> [Extrait de page]

+--

Jean-François Copé nous avait « Promis, j'arrête la langue de bois » (2006), selon le titre d'un de ses livres. Il vient pourtant de nous faire une jolie prestation, dimanche 15 janvier 2012, sur France Culture, dans l'émission Radio France Politique. Mais il faut le comprendre, il est obligé de coacher l'UMP qui commence à s'agiter en ménageant la chèvre et le chou (pas de noms !). Il doit soutenir la réélection d'un président en chute de popularité, qui ne s'est pas encore déclaré candidat. Le gouvernement est en panne de réponse à la situation économique catastrophique à trois mois des élections. En même temps, Copé pense aux présidentielles de 2017, et doit se demander s'il est préférable que son camp perdre en 2012 (et comment y contribuer sans le faire remarquer), où s'il faut emmener les troupes à la victoire pour s'en attribuer le mérite. Ne parlons même pas des affaires, car les boules puantes volent bas en ce moment.
Comme je le disais il y a un an, à propos d'une émission de Ruquier (où, soit dit en passant, j'anticipais le remplacement d'Éric & Éric par une miss - au lieu de deux, j'étais pas loin) : « va-t-il nous refaire le coup des 35 h en 2017, en s'y prenant sept ans à l'avance ? ». Cela m'avait un peu énervé contre lui, très injustement, car je ne suis pas un politique. On s'excite, on s'excite, et on dit des mots qui dépassent notre pensée. On parle de « tête à claques », d'« enfumage ». Mais c'est qu'on ne mesure pas toute la subtilité du personnage qui doit concilier les différentes tendances d'un parti et des électeurs qui veulent tout et le contraire de tout. Je préfère ne pas y penser. Je ne sais pas faire. En fait, je suis incapable d'imaginer quelque chose de ce genre. Simple que je suis !

+--

> [Liste des tâches]
A) Répondez à ces questions sur l'extrait consacré à Jean-François Copé :
(i) Quel titre de livre de Copé est cité, avec quelle année ?
(ii) Sur quelle station et dans quelle émission Copé est-il intervenu le dimanche 15 janvier 2012 ?
(iii) Quelles deux expressions, placées entre guillemets, dit-on quand on s'excite ?
B) Comptez les lignes des enregistrements qui contiennent la chaîne « Plasmodium », en tenant compte de la casse. Donnez seulement le nombre.

> [Enregistrements fournis]
+--

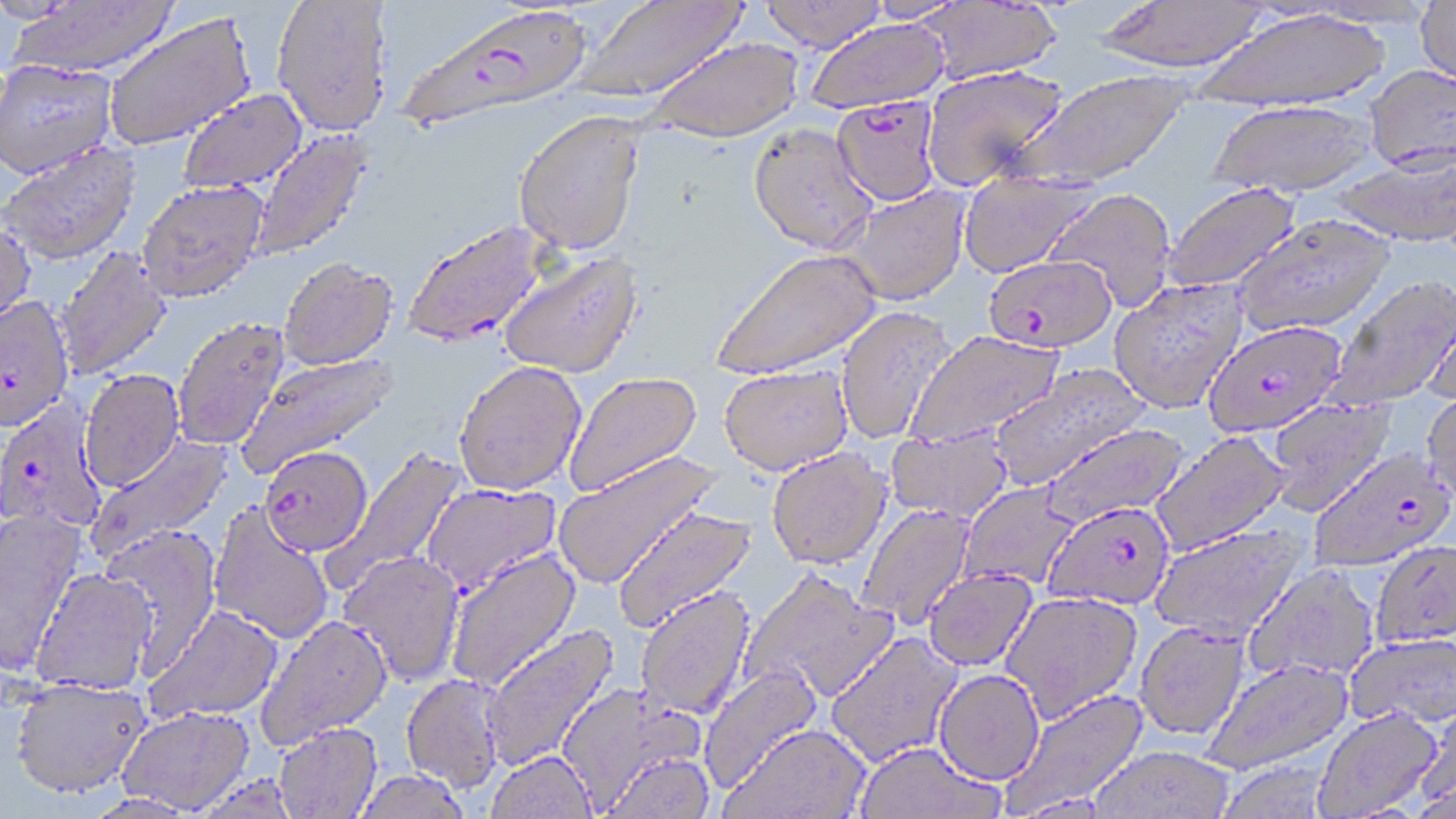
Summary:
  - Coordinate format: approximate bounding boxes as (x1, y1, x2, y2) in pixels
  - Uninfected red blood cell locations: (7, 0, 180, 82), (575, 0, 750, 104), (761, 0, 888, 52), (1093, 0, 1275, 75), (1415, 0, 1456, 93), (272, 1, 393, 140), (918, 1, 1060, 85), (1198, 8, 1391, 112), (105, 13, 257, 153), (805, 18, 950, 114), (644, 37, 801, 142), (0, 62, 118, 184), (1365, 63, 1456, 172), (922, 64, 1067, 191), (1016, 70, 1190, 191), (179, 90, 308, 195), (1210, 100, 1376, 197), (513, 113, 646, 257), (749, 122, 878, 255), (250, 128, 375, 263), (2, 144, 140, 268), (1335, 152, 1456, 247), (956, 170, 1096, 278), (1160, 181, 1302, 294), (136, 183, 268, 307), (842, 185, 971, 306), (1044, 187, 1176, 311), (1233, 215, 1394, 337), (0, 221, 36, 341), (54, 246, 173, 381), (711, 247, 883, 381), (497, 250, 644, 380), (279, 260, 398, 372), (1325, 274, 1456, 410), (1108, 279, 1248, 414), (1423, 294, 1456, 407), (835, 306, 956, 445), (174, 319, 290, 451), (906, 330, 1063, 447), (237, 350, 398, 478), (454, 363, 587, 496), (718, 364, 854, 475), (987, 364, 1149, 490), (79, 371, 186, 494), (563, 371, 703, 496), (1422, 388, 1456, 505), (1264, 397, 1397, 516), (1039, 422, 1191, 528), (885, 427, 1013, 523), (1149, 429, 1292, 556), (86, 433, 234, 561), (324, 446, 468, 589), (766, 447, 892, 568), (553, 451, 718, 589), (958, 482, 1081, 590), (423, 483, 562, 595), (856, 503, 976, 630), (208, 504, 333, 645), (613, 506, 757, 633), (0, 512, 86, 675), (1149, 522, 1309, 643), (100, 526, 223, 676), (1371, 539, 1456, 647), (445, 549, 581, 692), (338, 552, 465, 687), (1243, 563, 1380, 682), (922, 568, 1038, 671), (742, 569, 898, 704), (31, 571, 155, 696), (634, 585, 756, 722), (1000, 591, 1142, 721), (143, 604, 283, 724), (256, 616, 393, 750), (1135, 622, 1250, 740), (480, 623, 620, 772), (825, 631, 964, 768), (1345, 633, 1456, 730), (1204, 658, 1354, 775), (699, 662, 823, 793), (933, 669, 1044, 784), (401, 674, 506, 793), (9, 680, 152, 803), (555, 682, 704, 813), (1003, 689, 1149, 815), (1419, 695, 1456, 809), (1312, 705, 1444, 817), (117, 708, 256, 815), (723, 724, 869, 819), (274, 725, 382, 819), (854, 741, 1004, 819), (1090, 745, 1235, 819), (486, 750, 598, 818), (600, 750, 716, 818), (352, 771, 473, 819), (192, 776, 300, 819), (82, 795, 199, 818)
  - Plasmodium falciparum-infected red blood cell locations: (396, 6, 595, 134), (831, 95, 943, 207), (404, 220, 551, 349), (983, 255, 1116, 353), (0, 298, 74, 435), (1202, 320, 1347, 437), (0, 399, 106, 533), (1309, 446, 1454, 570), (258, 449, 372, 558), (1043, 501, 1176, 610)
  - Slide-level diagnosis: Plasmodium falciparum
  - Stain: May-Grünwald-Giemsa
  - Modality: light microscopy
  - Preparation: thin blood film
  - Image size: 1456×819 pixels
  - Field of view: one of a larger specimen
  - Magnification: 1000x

+--

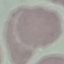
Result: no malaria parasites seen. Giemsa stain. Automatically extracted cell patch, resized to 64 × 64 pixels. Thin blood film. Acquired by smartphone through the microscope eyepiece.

+--

> [Réponses de l'exercice]
A)
(i) « Promis, j'arrête la langue de bois », paru en 2006.
(ii) Sur France Culture, dans l'émission Radio France Politique.
(iii) « tête à claques » et « enfumage ».

B) 2